The Rowdies Cup is a traveling trophy awarded to the winner of the annual college soccer derby between the University of South Florida Bulls and the University of Tampa Spartans, two NCAA men's programs based in the city of Tampa, Florida. The rivalry was known as the Mayor's Cup from 1979 to 2005.

History
The rivalry was first contested on November 5, 1972. USF won the match, 9–2. That meeting happens to have the greatest margin of victory in the series among games played during the regular season. The following year in a preseason exhibition, USF, who had been in training for over three weeks, overwhelmed the out-of-shape Spartans in the September heat by a count of 21–0. UT would finally taste victory for the first time four years later in a 1977 preseason match, by the score of 3–2.

USF has been a Division I program for all but the first meeting between the two schools, while UT has competed at the Division II level for their entire history.
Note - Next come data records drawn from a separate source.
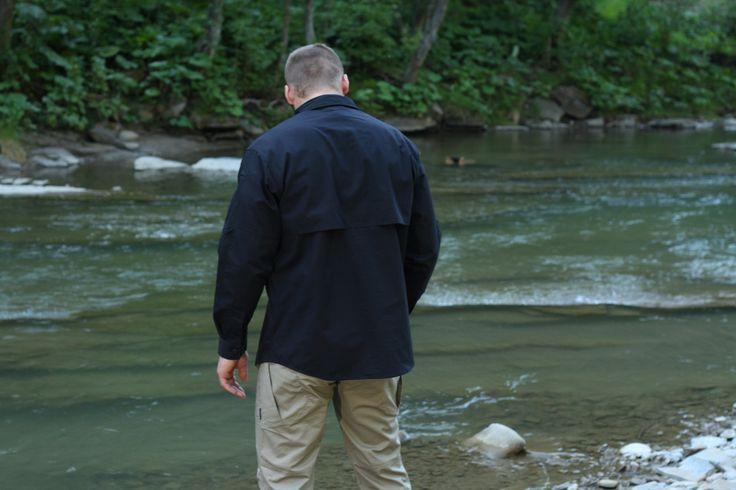 Taktická čierna košeľa DEFENDER vhodná na rôzne taktické využitie, pre policajné zložky, security, ale aj na bežné nosenie. http://www.armyoriginal.sk/1745/127746/kosela-dlha-defender-cierna-helikon.html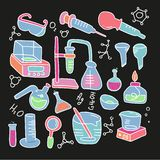 Getrokken die pictogrammen van de chemie worden geplaatst isoleerden de decoratieve kleur hand met het chemische materiaal van he royalty-vrije illustratie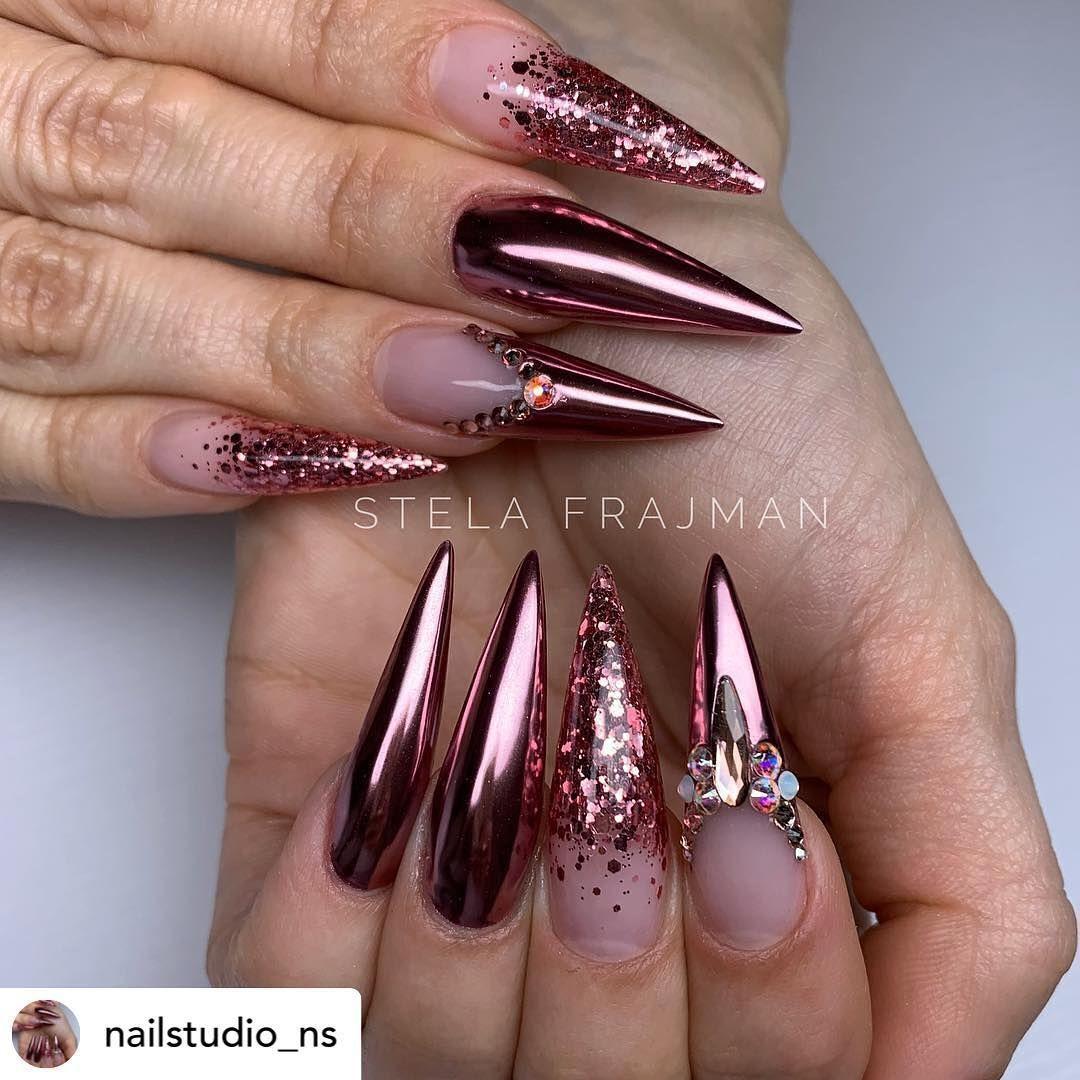 Riya S Nail Salon On Instagram Beautiful Set By The Talent Nailstudio Ns She Using Riyachromech01 Shopriyasgel In 2020 Nehty Krasne Nehty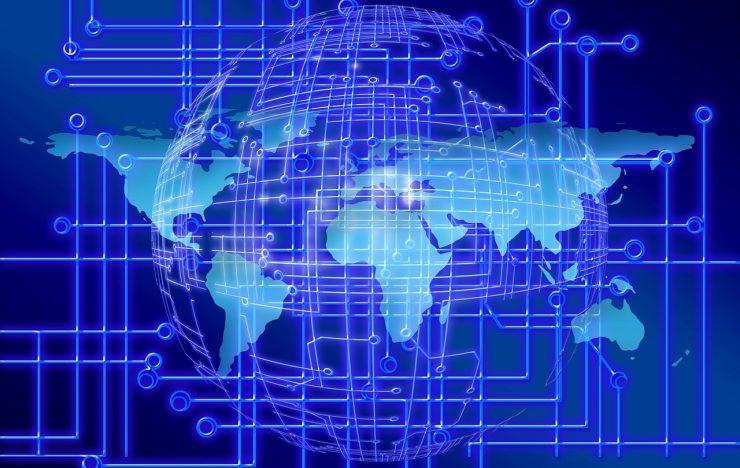 """Criminelen laten Linksys-routers naar """"corona-app"""" wijzen"""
In the early years from 1972 to 1997 all but three of the twenty-two meetings were played during the two schools' regular season, but since the rivalry's renewal in 2005 all of the matches have been part of their preseason exhibition schedules. As of the 2022 edition, USF holds a 25–11–3 edge in the all-time series.

The name "Rowdies Cup" was first used at the 2005 meeting. It comes from the first professional sports franchise in the region, the Tampa Bay Rowdies, whose alumni were celebrating the 30th anniversary of their championship victory in Soccer Bowl '75 on August 24, 1975, with a day-long soccer festival held on August 20, 2005. The Bulls-Spartans exhibition match was the final event of the day and has been played every August ever since, aside from 2020 when the game was canceled due to the COVID-19 pandemic.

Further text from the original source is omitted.